- Conference: Independent
- Record: 4–5
- Head coach: Marvin Dillner & Andy Jakomas (1st season);

= 1943 Curtis Bay Coast Guard Cutters football team =

American college football season

The 1943 Curtis Bay Coast Guard Cutters football team represented the United States Coast Guard Yard, located near Baltimore, during the 1943 college football season. Led by coaches Marvin Dillner and Andy Jakomas, the Cutters compiled a record of 4–5.

In the final Litkenhous Ratings, Curtis Bay Coast Guard Cutters ranked 150th among the nation's college and service teams with a rating of 53.0.
----
What is asked | Reproduce the portion of the passage on the 1943 Curtis Bay Coast Guard Cutters that begins with the words "American college football" and ends after the words "record of 4–5.".
----
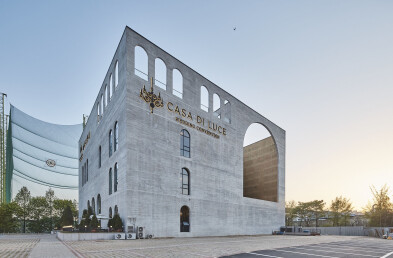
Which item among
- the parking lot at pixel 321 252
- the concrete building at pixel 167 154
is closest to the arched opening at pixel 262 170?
the concrete building at pixel 167 154

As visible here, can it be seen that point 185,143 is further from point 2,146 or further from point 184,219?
point 2,146

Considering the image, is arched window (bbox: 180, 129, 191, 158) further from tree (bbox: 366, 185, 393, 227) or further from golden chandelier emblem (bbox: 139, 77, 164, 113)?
tree (bbox: 366, 185, 393, 227)

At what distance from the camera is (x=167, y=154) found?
29688 mm

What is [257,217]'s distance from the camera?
42156 millimetres

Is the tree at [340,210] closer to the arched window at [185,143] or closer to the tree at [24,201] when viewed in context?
the arched window at [185,143]

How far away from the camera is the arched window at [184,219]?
30320 mm

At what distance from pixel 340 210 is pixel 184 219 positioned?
52.4m

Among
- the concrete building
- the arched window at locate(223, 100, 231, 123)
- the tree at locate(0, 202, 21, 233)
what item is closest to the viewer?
the concrete building

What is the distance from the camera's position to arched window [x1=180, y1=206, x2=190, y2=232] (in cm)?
3032

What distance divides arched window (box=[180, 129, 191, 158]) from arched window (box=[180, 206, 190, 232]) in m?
5.60

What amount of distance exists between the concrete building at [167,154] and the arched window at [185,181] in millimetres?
104

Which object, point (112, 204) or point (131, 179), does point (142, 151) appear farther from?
point (112, 204)

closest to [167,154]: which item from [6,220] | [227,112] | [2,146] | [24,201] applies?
[227,112]

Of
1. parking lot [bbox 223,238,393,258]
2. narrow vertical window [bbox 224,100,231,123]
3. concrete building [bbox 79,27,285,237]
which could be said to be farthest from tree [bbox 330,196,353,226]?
parking lot [bbox 223,238,393,258]
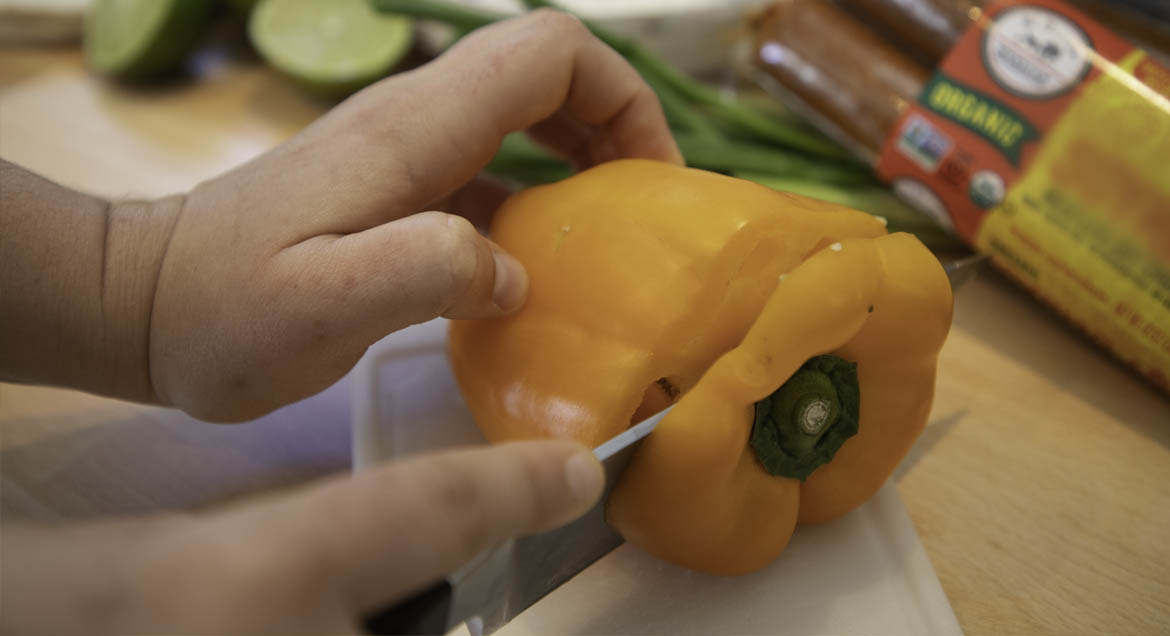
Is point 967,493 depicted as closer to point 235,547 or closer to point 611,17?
----
Answer |
American college football season

The 1943 Curtis Bay Coast Guard Cutters football team represented the United States Coast Guard Yard, located near Baltimore, during the 1943 college football season. Led by coaches Marvin Dillner and Andy Jakomas, the Cutters compiled a record of 4–5.